What you need to do
Leave the pictures out and restate every line below exactly.

(Data records)
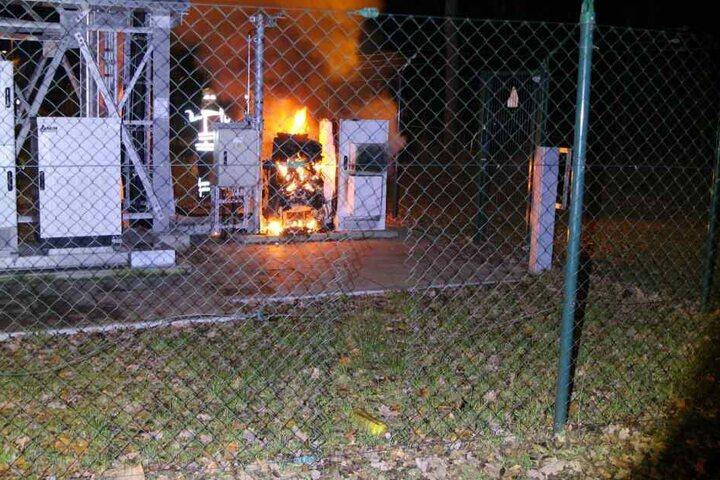 Auch Teile des BOS-Funkturms (Behörden und Organisationen mit Sicherheitsaufgaben) wurden angezündet.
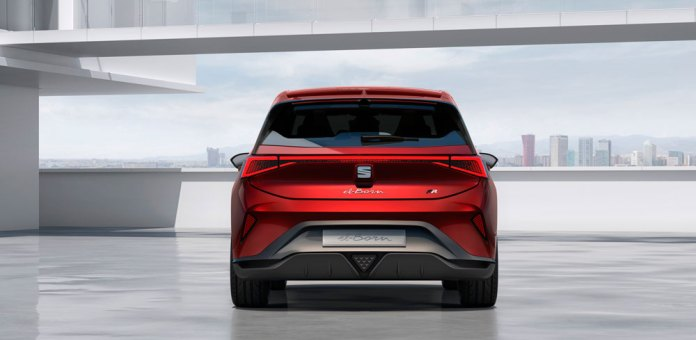 SEAT_el_Born_plugged_into_electric_mobility_05_HQ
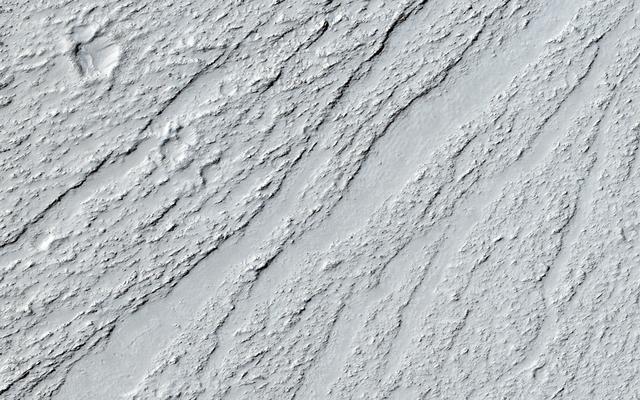 Chevrons pe o suprafață de curgere în Marte Vallis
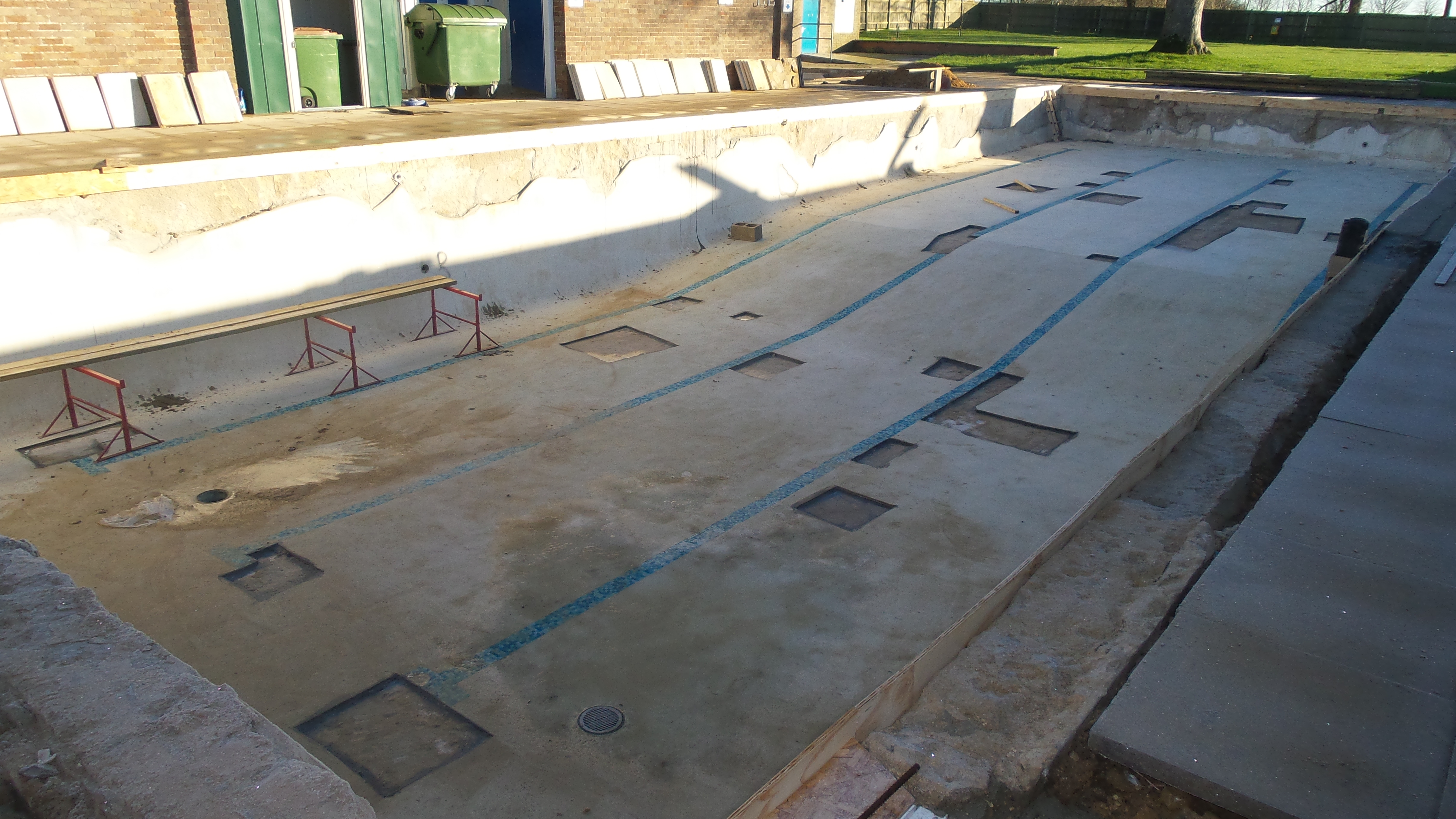 new concrete ringbeam poured behind shuttering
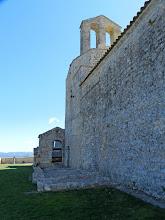 Photo: porta d'accés al què era l'església vella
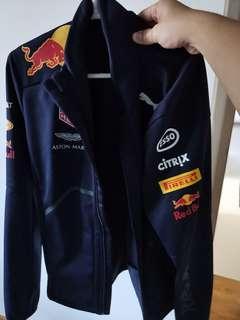 🚚 Jacket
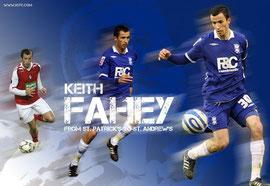 Drei Bilder von Keith Fahey in einem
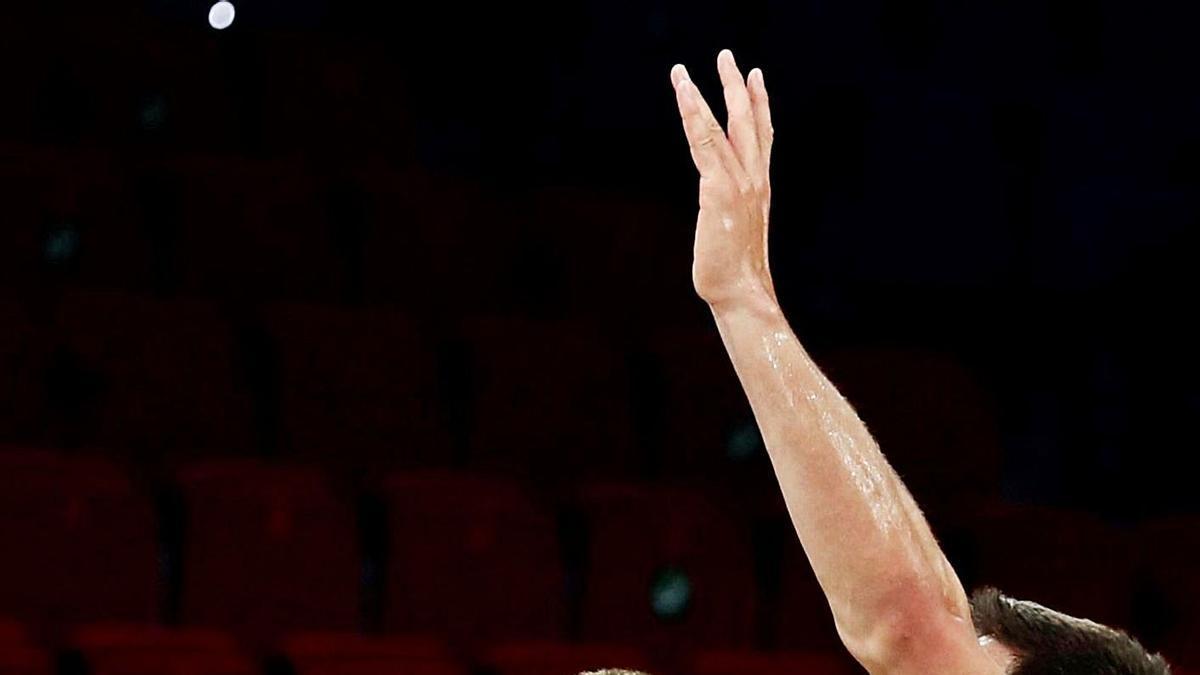 Giedraitis intenta ganar la posición ante Van Rossom, ayer en el Buesa Arena de Vitoria. | EFE/DAVID AGUILAR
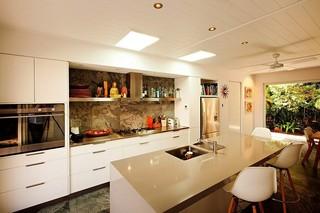 乡村简欧风厨房带吧台设计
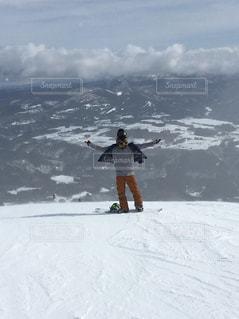 スノーボードをする男と中央アルプス - No.1071678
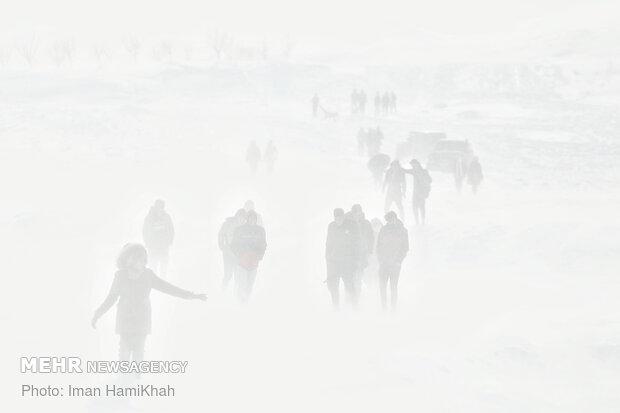 تفریح در طوفان برفی - همدان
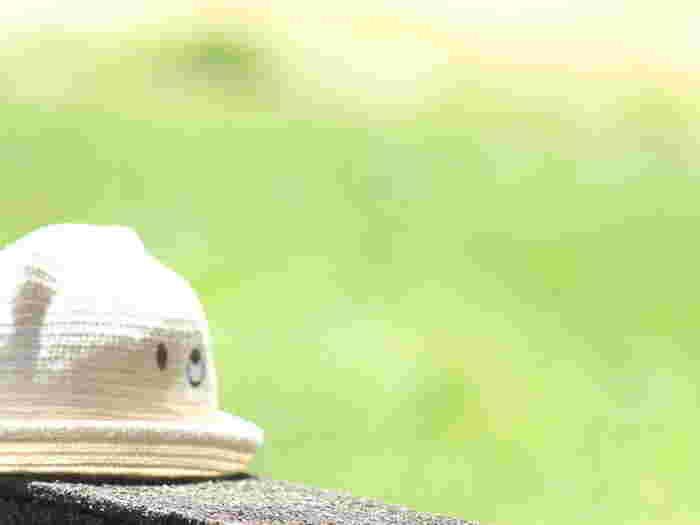 帽子のサイズがピッタリ過ぎると、お子さんはどうしてもきついと感じて被るのを嫌ってしまいます。夏冬問わず、特に帽子に慣れていないお子さんは、少しゆとりがあるサイズを選ぶのがおすすめです。あごひもがきつくて嫌がる事もあるので、その場合は帽子につけるクリップを使ってみてくださいね。帽子クリップは、風が強い日や使っていない時にはバッグなどに止めると紛失帽子にもなって◎。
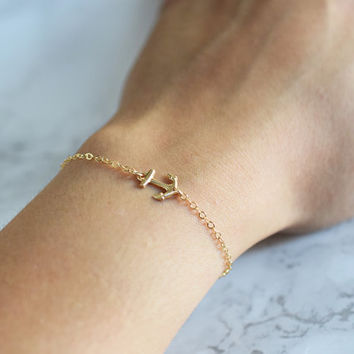 Sideways Anchor Bracelet, Gold Anchor Bracelet, Dainty Bracelet Gold, Dainty, Gold Anchor Jewelry, Anchor Bracelet Nautical, Minimalist
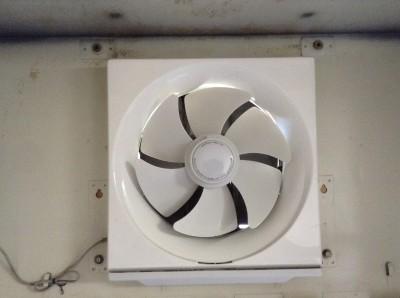 プロペラ式換気扇 分解洗浄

Exercise answer
 Auch Teile des BOS-Funkturms (Behörden und Organisationen mit Sicherheitsaufgaben) wurden angezündet.
 SEAT_el_Born_plugged_into_electric_mobility_05_HQ
 Chevrons pe o suprafață de curgere în Marte Vallis
 new concrete ringbeam poured behind shuttering
 Photo: porta d'accés al què era l'església vella
 🚚 Jacket
 Drei Bilder von Keith Fahey in einem
 Giedraitis intenta ganar la posición ante Van Rossom, ayer en el Buesa Arena de Vitoria. | EFE/DAVID AGUILAR
 乡村简欧风厨房带吧台设计
 スノーボードをする男と中央アルプス - No.1071678
 تفریح در طوفان برفی - همدان
 帽子のサイズがピッタリ過ぎると、お子さんはどうしてもきついと感じて被るのを嫌ってしまいます。夏冬問わず、特に帽子に慣れていないお子さんは、少しゆとりがあるサイズを選ぶのがおすすめです。あごひもがきつくて嫌がる事もあるので、その場合は帽子につけるクリップを使ってみてくださいね。帽子クリップは、風が強い日や使っていない時にはバッグなどに止めると紛失帽子にもなって◎。
 Sideways Anchor Bracelet, Gold Anchor Bracelet, Dainty Bracelet Gold, Dainty, Gold Anchor Jewelry, Anchor Bracelet Nautical, Minimalist
 プロペラ式換気扇 分解洗浄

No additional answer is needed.